Americans Got Poor Grammar and Crappy Vocabulary

I can almost abide the fact that people seem to be converting totally to the I-ther and NI-ther manner of saying the words E-ther and NE-ther. In the past you would hear those words pronounced both ways but over the recent past, I've noticed a sharp and steady decline of MY pronunciation. That's OK, I will continue to pronounce the words as I always have. As I said, I can live with being the one person left on earth who remembers a time when both pronunciations were considered correct. But, there are some changes that really, really, stick in my craw.

Fist of all, I despise the way the simple word "whenever" is being hideously misused. Whenever is, and always has been, a time unknown. If you know the time of an event, the proper word is "when". That means you can tell someone to come by "whenever" but you can't say, "Whenever I went to work this morning..." If it happened this morning, you already know when something happened. It didn't happen "whenever", it happened this morning. DUH!!!

Another recent bit of extirpation of the English language is the overuse of the word "Had". "Had" is the past tense of the verb "have". You can say that you had sex last night but you can't say, "he had brought me there" An easy way to figure this one out is to say the sentence without the HAD. Does it still make sense? If so, you probably don't need the stupid HAD in there.

It appears as though no one knows when to use "I" or "Me" anymore. That's another easy one to figure out, pretend that the other person isn't involved. For example, if you are trying to say that you went to the movies with a friend, say it like this, "I went to the movies." or "Me went to the movies." If you would say, "I went to the movies.", then you would say "My friend and I went to the movies." You wouldn't say "Me went to the movies." so don't say, "Me and my friend went to the movies." Only 4 year old children can get away with that. It's easy to use these words properly so you shouldn't throw in an arbitrary  "I" and hope that you sound bright.

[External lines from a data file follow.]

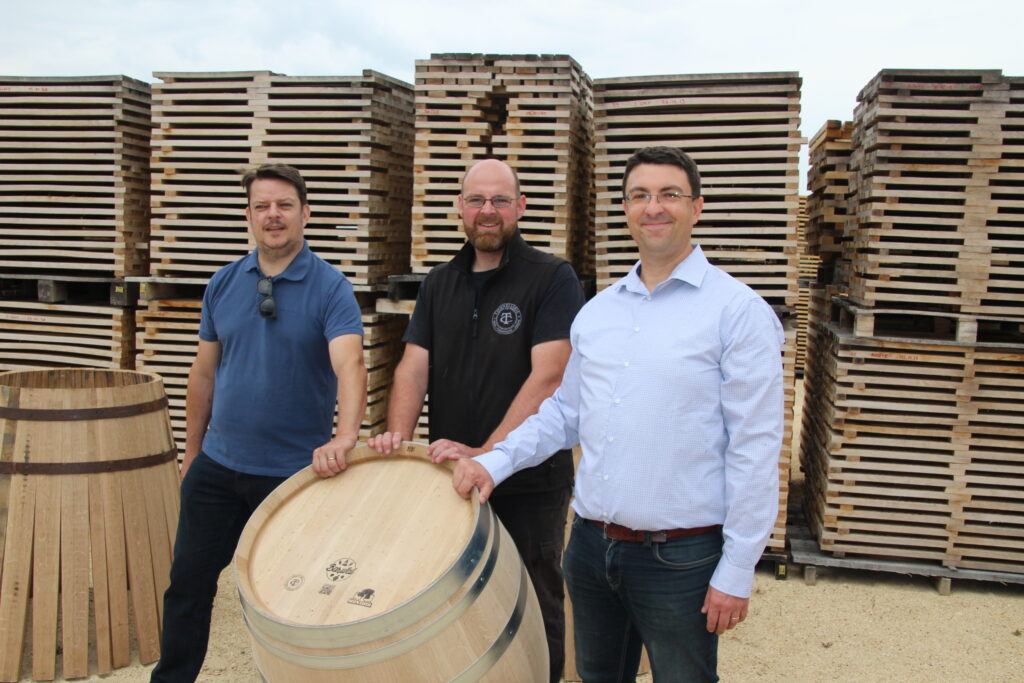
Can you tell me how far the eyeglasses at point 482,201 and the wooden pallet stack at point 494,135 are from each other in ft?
9.17

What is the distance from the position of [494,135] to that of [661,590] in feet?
15.4

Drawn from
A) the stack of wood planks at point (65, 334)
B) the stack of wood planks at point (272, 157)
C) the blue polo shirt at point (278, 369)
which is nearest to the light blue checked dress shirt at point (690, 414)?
the blue polo shirt at point (278, 369)

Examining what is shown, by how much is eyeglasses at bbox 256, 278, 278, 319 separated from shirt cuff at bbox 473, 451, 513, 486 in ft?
4.46

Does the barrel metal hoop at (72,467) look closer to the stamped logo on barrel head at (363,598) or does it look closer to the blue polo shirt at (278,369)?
the blue polo shirt at (278,369)

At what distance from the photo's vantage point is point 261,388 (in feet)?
12.4

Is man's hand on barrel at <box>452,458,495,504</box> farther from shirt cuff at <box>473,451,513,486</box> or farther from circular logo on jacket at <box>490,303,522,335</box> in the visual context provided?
circular logo on jacket at <box>490,303,522,335</box>

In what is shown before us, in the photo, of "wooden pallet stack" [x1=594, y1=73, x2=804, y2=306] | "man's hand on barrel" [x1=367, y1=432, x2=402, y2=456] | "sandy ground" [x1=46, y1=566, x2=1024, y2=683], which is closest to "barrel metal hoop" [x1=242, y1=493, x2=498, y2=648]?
"man's hand on barrel" [x1=367, y1=432, x2=402, y2=456]

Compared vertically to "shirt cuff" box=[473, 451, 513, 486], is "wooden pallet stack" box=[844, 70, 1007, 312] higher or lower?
higher

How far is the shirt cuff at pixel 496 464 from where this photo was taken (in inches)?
113

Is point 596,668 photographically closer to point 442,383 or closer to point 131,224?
point 442,383

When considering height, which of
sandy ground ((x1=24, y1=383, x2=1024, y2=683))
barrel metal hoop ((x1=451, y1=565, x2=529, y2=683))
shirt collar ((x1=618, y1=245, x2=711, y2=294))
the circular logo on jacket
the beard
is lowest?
sandy ground ((x1=24, y1=383, x2=1024, y2=683))

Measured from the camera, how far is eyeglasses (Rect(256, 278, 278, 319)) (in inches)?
148

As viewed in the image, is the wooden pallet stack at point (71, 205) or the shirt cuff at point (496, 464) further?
the wooden pallet stack at point (71, 205)

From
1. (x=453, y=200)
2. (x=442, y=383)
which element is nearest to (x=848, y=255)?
(x=453, y=200)
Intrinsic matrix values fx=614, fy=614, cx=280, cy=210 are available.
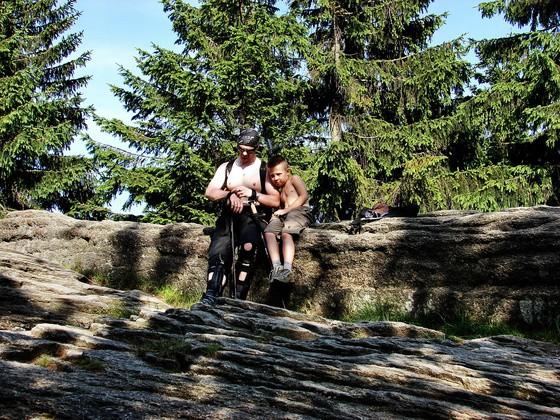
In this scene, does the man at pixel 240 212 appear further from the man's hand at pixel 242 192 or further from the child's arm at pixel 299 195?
the child's arm at pixel 299 195

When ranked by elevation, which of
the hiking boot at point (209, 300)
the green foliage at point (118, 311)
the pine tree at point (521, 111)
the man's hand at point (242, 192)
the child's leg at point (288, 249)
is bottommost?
the green foliage at point (118, 311)

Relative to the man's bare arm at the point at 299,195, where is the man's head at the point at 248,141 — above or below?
above

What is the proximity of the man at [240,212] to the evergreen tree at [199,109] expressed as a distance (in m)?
7.31

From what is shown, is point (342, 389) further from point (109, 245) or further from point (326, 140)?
point (326, 140)

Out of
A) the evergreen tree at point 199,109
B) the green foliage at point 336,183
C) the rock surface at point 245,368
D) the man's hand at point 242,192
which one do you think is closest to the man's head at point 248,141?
the man's hand at point 242,192

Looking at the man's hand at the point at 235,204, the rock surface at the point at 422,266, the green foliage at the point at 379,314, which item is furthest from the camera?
the green foliage at the point at 379,314

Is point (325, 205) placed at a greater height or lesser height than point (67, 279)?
greater

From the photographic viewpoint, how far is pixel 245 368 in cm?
394

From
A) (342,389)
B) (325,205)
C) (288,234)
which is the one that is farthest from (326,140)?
(342,389)

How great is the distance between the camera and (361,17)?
1995 centimetres

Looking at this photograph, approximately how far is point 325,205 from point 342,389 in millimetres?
13484

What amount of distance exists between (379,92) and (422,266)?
1289cm

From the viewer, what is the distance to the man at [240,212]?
7.00m

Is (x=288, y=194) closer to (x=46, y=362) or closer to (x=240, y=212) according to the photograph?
(x=240, y=212)
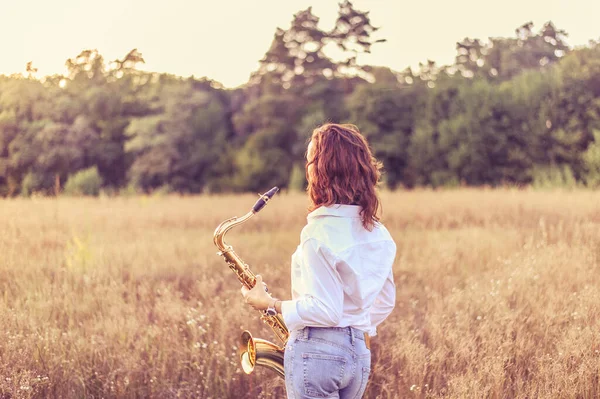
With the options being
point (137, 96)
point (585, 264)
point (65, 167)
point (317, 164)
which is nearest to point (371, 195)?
point (317, 164)

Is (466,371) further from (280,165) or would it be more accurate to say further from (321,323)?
(280,165)

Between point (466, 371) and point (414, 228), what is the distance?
6.35 metres

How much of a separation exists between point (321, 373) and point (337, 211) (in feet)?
2.06

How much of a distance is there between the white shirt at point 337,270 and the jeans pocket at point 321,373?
131 mm

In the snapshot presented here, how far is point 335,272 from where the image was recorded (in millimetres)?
2338

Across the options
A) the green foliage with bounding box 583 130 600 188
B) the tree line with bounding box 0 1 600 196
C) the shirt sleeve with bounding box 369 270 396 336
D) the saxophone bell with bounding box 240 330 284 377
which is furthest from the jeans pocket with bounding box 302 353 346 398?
the green foliage with bounding box 583 130 600 188

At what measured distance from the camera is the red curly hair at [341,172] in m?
2.43

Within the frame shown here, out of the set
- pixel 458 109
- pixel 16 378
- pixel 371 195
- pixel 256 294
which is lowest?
pixel 16 378

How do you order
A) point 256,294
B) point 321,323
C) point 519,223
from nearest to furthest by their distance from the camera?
point 321,323 → point 256,294 → point 519,223

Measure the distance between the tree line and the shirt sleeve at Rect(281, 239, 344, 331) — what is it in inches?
894

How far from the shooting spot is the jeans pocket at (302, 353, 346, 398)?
2365 millimetres

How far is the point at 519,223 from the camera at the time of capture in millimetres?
9875

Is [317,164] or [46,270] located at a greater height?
[317,164]

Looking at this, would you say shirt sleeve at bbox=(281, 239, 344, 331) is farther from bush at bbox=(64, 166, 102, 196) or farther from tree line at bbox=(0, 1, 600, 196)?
tree line at bbox=(0, 1, 600, 196)
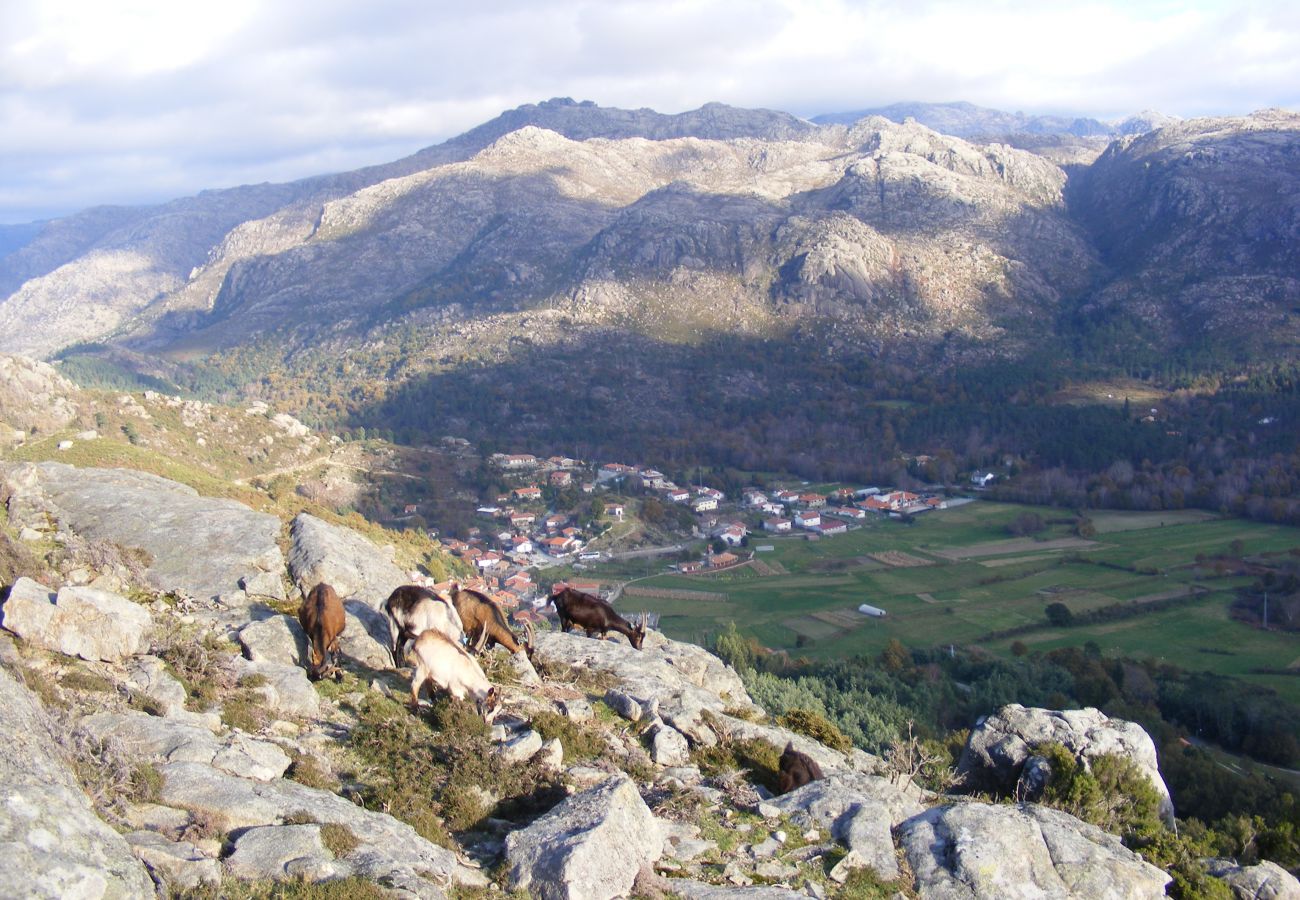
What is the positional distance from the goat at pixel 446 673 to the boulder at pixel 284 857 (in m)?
4.21

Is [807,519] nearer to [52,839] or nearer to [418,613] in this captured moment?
[418,613]

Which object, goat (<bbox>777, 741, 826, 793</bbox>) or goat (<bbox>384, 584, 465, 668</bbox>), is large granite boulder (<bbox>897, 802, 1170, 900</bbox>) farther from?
goat (<bbox>384, 584, 465, 668</bbox>)

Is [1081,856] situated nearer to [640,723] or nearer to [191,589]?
[640,723]

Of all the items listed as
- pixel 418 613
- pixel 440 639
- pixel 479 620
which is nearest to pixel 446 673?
pixel 440 639

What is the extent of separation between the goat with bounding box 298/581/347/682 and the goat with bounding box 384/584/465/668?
773 millimetres

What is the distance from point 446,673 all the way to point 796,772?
5117mm

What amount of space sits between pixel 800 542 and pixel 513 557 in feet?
94.6

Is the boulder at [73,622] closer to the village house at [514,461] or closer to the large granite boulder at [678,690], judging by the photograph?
the large granite boulder at [678,690]

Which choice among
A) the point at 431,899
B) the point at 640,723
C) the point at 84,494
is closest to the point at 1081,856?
the point at 640,723

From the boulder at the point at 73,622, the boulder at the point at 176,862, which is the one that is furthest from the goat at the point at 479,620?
the boulder at the point at 176,862

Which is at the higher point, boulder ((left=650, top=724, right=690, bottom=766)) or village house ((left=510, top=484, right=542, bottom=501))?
boulder ((left=650, top=724, right=690, bottom=766))

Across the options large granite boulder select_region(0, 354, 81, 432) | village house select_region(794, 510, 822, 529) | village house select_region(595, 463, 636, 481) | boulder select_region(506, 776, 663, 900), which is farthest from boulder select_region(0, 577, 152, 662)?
village house select_region(595, 463, 636, 481)

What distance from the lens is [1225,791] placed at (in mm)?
30922

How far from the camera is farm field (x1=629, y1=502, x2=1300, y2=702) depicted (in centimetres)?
5575
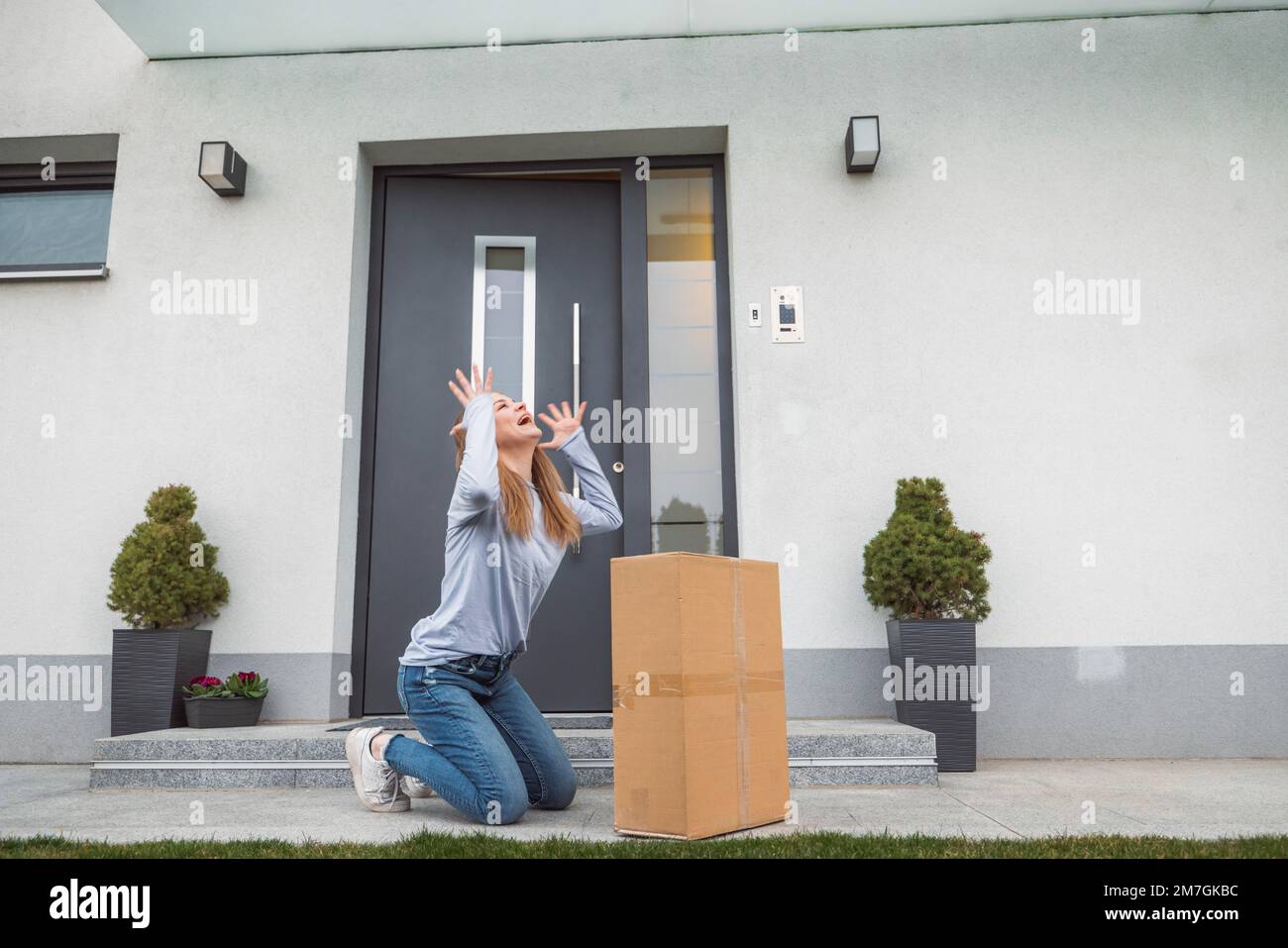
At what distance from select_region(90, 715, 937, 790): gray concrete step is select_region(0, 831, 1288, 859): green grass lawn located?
1.00 metres

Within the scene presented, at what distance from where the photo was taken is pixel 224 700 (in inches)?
149

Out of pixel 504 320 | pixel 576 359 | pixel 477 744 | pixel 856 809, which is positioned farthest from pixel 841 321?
pixel 477 744

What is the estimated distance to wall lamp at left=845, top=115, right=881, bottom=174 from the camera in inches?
163

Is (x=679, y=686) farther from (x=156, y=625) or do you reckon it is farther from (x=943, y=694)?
(x=156, y=625)

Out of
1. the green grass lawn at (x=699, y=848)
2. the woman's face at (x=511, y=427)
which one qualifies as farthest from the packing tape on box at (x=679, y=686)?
the woman's face at (x=511, y=427)

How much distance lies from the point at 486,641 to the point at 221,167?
293cm

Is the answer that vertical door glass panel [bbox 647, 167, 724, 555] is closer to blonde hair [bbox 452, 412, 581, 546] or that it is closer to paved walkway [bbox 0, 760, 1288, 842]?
paved walkway [bbox 0, 760, 1288, 842]

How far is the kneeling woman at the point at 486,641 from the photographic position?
2520mm

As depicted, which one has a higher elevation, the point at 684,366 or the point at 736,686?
the point at 684,366

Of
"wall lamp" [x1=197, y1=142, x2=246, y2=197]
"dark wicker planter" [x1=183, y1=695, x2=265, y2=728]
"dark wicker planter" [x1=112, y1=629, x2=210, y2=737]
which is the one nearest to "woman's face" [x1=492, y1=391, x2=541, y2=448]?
"dark wicker planter" [x1=183, y1=695, x2=265, y2=728]

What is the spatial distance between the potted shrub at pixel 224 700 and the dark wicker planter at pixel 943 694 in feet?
8.68

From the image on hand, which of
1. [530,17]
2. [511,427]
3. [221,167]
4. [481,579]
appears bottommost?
[481,579]

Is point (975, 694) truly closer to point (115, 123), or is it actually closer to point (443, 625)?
point (443, 625)

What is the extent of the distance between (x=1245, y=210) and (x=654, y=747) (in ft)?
12.5
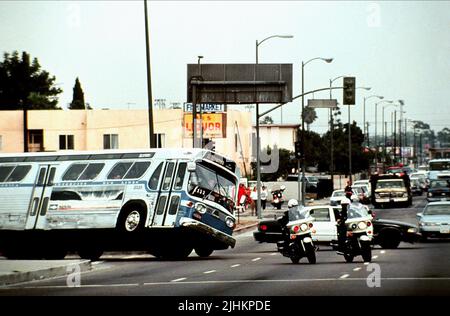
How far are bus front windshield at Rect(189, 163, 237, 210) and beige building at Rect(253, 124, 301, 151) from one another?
106 m

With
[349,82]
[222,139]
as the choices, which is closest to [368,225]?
[349,82]

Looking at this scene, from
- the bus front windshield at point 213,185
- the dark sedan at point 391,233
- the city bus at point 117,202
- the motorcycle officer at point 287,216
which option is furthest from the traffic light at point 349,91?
the motorcycle officer at point 287,216

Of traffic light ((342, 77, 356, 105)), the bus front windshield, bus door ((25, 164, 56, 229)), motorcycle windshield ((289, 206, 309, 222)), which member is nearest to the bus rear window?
bus door ((25, 164, 56, 229))

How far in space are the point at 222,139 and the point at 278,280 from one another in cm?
7683

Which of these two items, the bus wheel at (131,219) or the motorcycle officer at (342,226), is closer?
the motorcycle officer at (342,226)

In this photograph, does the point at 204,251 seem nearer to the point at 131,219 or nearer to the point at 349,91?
the point at 131,219

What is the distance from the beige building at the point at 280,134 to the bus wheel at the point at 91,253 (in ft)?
348

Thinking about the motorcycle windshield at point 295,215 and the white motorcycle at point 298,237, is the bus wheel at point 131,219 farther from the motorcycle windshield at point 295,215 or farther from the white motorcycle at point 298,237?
the motorcycle windshield at point 295,215

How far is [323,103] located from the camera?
75.5 metres

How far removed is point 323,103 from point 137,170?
44.2 m

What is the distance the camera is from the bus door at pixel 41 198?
3350 centimetres

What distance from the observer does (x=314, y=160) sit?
13488 centimetres

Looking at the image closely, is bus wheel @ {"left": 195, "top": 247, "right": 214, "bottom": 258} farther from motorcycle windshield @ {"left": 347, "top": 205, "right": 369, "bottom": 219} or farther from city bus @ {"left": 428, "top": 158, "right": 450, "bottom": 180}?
city bus @ {"left": 428, "top": 158, "right": 450, "bottom": 180}
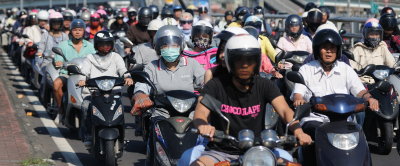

There is another couple of words that, over the past ten years, has been so misused that experts seem to have co-opted the misuse. I'm speaking of "subconscious" and "unconscious". Your subconscious may tell you to do something stupid even though, if you do, you may become UNCONSCIOUS. Unconscious is a state of mind in which you know nothing. People in a coma are unconscious. Your subconscious is a part of your mind that tells you things of which you are not aware. Jeez, how hard is that one?

Of course "ain't" isn't a word but, if you're using it, you probably say "ax" instead of "ask", and utter sentences (?) like, "I'm fixing to mow the lawn." If you're that far gone you don't care what you sound like and are most likely surrounded by people who wouldn't know the difference between the Queen's English and a Bronx vernacular. And as anyone who's been to the Bronx can tell you, it's hard enough to sound intelligent with a Bronx accent...you don't need to make it worse by using hackneyed grammar.

People who don't care at all about grammar don't have a clue how well others can pick out errors. Just for the helluvit, and in case you really need to sound smart on any given day, it's a good idea to avoid the simplest of screw ups, doncha think?

Other things I thought of:

1. You can have a good steak, but the chef cooks WELL.
2. I before E...unless after C, the sound makes "A" or you're an idiot.
3. Perhaps you MAY, that doesn't necessarily mean that you CAN.
4. There is ALWAYS a better word to use than "got". Always.